* _REQUIREMENT_
Starting at the first line of the records below, transcribe each line exactly, ending with the line that contains "family: Elephantidae".

* _SOURCE MATERIAL_
──────────────────────────────
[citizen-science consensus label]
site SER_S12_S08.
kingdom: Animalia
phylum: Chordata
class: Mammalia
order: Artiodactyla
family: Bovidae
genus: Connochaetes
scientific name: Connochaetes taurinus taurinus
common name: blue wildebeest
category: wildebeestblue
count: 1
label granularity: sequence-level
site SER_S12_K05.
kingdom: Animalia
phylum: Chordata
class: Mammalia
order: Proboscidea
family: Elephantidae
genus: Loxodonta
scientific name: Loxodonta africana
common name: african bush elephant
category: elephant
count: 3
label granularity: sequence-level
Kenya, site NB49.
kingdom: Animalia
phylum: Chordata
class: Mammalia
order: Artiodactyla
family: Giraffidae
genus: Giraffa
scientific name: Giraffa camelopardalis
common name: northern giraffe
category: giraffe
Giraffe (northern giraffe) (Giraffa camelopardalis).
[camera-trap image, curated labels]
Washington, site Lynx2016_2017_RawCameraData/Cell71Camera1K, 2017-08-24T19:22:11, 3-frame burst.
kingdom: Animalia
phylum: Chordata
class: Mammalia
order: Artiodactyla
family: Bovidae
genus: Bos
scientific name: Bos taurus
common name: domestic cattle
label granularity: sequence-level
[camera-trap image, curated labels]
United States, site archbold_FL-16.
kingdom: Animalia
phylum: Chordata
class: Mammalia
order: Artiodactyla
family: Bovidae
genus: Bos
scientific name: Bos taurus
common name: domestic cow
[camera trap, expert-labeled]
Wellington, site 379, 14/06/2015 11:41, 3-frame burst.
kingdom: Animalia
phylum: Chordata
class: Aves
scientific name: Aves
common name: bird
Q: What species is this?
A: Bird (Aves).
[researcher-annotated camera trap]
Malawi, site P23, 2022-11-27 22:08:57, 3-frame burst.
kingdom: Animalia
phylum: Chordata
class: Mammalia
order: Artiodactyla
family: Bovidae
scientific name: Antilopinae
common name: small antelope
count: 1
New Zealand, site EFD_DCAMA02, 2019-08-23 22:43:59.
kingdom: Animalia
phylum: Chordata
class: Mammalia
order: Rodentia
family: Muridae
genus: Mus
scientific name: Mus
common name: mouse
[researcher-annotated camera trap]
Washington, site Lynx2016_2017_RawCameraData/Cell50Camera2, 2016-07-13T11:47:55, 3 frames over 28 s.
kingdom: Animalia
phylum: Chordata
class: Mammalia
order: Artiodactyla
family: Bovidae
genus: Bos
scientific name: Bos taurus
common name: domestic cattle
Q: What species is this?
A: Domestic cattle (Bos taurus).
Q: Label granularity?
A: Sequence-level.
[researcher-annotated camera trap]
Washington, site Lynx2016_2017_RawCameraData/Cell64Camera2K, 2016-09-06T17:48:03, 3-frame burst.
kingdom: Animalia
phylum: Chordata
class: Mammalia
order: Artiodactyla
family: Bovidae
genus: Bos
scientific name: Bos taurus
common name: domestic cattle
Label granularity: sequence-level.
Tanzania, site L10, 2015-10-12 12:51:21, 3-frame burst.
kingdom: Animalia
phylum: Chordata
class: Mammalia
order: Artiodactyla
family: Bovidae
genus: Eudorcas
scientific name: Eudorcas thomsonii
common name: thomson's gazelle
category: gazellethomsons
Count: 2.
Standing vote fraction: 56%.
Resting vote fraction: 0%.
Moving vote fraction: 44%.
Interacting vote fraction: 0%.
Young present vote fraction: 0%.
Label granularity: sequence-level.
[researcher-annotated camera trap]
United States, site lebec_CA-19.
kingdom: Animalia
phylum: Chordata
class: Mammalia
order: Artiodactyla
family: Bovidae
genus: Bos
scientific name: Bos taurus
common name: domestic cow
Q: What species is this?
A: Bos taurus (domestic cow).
──────────────────────────────
* _WRITTEN REPLY_
[citizen-science consensus label]
site SER_S12_S08.
kingdom: Animalia
phylum: Chordata
class: Mammalia
order: Artiodactyla
family: Bovidae
genus: Connochaetes
scientific name: Connochaetes taurinus taurinus
common name: blue wildebeest
category: wildebeestblue
count: 1
label granularity: sequence-level
site SER_S12_K05.
kingdom: Animalia
phylum: Chordata
class: Mammalia
order: Proboscidea
family: Elephantidae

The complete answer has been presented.